The zygosity of HPdel in addition to that of common HP alleles was determined using a previously described TaqMan assay42. Genotyping of a SNP, rs2000999, was performed as described previously12. Briefly, real-time PCR was carried out in 10 μl of 1 × universal probe master (FastStart, Roche Diagnostics, Tokyo, Japan) containing 0.08 μl of a predesigned TaqMan SNP genotyping assay (Assay ID C_11439045_10, ThermoFisher Scientific, Tokyo, Japan).

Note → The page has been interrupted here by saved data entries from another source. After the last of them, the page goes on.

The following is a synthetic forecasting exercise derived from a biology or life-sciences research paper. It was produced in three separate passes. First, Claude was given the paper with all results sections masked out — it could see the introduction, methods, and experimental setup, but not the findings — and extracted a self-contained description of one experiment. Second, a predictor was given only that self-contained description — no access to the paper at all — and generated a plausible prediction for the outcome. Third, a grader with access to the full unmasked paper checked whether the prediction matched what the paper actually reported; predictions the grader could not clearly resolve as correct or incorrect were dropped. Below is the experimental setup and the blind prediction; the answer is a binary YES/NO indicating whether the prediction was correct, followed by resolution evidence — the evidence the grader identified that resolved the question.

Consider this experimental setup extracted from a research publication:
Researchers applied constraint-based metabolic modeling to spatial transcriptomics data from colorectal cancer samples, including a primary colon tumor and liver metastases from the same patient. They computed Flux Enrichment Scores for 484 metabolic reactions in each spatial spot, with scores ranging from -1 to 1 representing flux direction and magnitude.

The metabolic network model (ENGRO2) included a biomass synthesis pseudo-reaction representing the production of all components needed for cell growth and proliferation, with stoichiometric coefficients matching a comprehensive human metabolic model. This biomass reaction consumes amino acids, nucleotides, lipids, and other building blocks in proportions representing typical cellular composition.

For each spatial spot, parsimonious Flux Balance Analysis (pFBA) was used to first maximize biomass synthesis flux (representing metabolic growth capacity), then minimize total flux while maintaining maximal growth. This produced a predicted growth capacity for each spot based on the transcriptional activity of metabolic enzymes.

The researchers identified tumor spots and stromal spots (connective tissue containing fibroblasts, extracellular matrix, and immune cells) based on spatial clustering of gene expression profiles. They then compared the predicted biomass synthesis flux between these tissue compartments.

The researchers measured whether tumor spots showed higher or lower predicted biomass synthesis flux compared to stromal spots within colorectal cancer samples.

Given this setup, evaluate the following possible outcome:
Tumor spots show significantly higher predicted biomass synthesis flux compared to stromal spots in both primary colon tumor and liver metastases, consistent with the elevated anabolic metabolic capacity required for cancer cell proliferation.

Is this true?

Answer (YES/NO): NO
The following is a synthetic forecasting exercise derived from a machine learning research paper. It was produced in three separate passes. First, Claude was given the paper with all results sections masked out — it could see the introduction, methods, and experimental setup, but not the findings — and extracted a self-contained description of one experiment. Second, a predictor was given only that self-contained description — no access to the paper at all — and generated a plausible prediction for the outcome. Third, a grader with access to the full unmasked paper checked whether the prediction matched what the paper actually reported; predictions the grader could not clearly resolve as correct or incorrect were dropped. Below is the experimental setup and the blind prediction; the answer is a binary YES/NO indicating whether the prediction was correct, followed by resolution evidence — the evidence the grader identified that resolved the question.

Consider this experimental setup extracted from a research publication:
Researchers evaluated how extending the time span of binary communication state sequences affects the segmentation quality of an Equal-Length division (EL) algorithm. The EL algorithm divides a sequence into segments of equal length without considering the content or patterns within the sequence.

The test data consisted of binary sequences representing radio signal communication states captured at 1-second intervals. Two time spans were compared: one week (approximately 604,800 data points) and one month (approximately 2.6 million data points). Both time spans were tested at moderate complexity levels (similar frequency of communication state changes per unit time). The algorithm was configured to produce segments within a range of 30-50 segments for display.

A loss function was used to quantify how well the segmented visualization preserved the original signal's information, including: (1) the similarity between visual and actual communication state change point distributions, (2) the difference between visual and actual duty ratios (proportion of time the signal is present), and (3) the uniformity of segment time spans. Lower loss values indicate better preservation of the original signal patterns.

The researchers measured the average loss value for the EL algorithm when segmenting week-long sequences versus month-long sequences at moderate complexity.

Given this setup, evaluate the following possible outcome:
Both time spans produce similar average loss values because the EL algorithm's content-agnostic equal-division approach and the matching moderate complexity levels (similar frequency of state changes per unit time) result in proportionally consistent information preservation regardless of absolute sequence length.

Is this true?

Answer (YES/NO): NO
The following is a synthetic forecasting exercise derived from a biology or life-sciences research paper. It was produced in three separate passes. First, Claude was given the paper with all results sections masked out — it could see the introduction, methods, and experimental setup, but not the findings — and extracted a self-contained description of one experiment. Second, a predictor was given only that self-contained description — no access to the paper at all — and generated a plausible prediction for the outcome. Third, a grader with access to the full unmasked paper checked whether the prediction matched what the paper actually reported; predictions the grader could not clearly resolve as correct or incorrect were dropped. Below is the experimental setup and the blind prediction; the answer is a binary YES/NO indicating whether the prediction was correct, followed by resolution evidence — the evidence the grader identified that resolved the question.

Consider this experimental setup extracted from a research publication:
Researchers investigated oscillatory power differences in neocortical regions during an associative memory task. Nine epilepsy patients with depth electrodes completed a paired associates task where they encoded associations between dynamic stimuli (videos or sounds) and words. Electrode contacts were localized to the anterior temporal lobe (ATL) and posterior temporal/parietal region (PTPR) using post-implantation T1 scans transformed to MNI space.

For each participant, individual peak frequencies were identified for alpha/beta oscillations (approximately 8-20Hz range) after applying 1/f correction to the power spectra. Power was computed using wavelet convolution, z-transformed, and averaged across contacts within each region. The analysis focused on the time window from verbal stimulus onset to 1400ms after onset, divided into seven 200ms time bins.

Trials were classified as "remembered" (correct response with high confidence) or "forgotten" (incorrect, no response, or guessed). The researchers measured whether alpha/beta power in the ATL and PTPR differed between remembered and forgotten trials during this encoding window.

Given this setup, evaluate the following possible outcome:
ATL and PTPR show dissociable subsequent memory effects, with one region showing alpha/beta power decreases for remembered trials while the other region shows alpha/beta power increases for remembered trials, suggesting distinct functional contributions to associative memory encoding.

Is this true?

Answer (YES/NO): NO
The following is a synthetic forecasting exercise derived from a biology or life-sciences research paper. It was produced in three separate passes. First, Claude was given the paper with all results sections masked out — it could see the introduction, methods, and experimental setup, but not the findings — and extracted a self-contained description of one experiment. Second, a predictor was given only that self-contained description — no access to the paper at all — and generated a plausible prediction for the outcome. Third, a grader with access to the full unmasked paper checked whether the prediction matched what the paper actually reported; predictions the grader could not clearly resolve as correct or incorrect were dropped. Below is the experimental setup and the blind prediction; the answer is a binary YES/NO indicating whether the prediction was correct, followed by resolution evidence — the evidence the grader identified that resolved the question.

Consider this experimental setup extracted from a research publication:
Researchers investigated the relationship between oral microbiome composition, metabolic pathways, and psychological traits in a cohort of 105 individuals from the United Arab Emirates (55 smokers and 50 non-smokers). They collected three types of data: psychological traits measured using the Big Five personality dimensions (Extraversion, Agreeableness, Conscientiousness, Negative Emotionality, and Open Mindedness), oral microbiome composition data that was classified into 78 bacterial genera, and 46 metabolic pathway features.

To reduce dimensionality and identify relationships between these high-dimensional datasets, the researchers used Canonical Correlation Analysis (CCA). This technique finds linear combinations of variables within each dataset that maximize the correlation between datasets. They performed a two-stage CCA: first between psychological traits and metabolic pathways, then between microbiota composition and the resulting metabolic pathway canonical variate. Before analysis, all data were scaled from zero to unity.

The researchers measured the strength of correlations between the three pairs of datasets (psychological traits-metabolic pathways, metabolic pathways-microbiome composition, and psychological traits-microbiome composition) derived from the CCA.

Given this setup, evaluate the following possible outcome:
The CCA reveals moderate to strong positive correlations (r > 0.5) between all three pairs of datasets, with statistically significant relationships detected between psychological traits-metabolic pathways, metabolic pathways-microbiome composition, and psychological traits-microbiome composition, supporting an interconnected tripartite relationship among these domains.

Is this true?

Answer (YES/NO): NO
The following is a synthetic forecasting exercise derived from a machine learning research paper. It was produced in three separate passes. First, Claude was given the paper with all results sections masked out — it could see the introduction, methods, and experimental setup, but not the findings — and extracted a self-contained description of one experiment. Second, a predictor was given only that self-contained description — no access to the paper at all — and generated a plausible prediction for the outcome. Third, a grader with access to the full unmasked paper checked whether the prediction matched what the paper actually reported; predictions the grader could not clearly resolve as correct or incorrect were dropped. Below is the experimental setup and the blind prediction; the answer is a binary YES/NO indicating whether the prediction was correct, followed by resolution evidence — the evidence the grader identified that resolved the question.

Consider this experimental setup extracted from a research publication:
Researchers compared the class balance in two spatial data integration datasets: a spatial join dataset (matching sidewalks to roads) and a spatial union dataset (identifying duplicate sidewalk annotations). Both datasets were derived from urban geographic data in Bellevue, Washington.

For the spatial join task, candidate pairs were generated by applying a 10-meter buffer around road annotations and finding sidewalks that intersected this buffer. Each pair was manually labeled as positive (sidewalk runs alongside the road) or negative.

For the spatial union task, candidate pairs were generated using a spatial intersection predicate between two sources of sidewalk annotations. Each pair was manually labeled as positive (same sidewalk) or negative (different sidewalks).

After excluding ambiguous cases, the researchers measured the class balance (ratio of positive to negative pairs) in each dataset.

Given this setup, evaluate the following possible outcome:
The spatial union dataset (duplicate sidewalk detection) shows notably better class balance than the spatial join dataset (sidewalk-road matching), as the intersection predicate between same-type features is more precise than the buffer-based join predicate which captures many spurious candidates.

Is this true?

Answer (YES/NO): NO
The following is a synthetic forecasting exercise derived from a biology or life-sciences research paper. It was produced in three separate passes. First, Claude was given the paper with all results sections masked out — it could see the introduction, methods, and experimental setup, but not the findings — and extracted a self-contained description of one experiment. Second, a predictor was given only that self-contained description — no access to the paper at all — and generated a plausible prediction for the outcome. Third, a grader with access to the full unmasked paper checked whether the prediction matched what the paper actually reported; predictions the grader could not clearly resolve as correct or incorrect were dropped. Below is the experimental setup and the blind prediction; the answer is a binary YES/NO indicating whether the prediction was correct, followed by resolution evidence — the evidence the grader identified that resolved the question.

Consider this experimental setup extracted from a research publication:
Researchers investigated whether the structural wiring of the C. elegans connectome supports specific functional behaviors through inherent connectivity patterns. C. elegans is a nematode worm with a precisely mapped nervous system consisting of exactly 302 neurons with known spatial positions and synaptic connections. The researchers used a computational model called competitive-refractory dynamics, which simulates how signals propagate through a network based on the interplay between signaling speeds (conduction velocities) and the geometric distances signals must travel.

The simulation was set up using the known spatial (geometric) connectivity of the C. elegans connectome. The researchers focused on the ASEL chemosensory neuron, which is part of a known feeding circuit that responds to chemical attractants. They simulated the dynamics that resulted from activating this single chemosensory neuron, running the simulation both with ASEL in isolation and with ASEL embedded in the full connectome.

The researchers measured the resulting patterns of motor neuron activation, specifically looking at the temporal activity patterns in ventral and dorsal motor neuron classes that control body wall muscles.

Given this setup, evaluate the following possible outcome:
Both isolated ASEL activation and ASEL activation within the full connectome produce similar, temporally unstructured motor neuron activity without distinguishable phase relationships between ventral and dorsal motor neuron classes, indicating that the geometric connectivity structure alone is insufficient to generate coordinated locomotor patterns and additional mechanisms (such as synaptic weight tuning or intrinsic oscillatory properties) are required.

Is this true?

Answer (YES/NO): NO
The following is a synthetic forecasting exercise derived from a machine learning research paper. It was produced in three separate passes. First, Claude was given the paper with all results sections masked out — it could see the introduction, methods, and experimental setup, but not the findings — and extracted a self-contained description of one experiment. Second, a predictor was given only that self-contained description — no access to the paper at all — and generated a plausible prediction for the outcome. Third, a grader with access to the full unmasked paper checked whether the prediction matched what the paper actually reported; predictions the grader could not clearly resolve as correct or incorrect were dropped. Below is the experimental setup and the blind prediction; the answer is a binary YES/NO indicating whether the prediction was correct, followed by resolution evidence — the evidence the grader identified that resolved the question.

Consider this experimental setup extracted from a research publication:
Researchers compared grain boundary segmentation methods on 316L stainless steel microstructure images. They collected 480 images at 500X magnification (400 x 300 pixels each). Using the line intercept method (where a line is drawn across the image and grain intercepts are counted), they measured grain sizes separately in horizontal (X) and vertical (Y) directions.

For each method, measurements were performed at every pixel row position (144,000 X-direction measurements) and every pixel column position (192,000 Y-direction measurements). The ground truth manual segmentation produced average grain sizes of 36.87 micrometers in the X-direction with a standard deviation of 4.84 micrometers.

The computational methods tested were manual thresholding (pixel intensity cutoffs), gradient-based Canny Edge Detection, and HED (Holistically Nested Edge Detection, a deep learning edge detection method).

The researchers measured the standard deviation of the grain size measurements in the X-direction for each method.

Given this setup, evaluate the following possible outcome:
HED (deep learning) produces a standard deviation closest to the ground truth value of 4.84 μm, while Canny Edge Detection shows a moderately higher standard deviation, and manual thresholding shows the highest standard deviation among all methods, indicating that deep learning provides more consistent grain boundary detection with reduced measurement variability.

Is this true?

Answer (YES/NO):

The temperature profile was 95 °C for 10 min, followed by 45 cycles of 95 °C for 15 s and 60 °C for 45 s. Because previous studies suggested a genetic influx from Africans into modern Latin American populations, we genotyped an African-specific SNP, rs5471, in this study8,39,40,41. Real-time PCR and high-resolution melt (HRM) assays were performed for genotyping two SNPs, rs5471 and rs5472. The primer pairs and amplicons for detection of rs5471 and rs5472 polymorphisms are indicated in Fig. 2. We scanned for amplicon rs5471 of the 63 bp region, and amplicon rs5472 of the 52 bp region. Because rs5471 and rs5472 were located only 6 bp apart, we designed a reverse primer for rs5471 containing T at rs5472 and a forward primer for rs5472 containing A at rs5471 (Fig. 2). PCR amplification and HRM analysis were performed using a real-time PCR platform (LightCycler 480 instrument II, Roche Life Science) and a LightCycler 480 High Resolution Melting Master (Roche Diagnostics) as described previously43. Genotype frequencies were calculated by the counting method and assessed for deviations from HWE by using the exact test. Since the standard exact p value is overly conservative for small minor allele frequencies, we use the mid p value to improve this problem44. Maximum-likelihood haplotype frequencies were estimated using PHASE (version 2.1.1)45.

Figure 2
figure 2

DNA sequences of amplicons for real-time PCR and HRM analyses. DNA sequences of amplicons for rs5471 (A) and rs5472 (B). The primer pairs of each amplicon are indicated by arrows. Positions and dimorphic bases of rs5471 and rs5472 are also indicated.

Estimation of pairwise linkage disequilibrium and FST of genetic differentiation

Pairwise linkage disequilibrium (LD) between polymorphisms and population differentiation statistics (FST) were calculated from the haplotype frequency data of HP by using the DnaSP 6.12.03 software package46.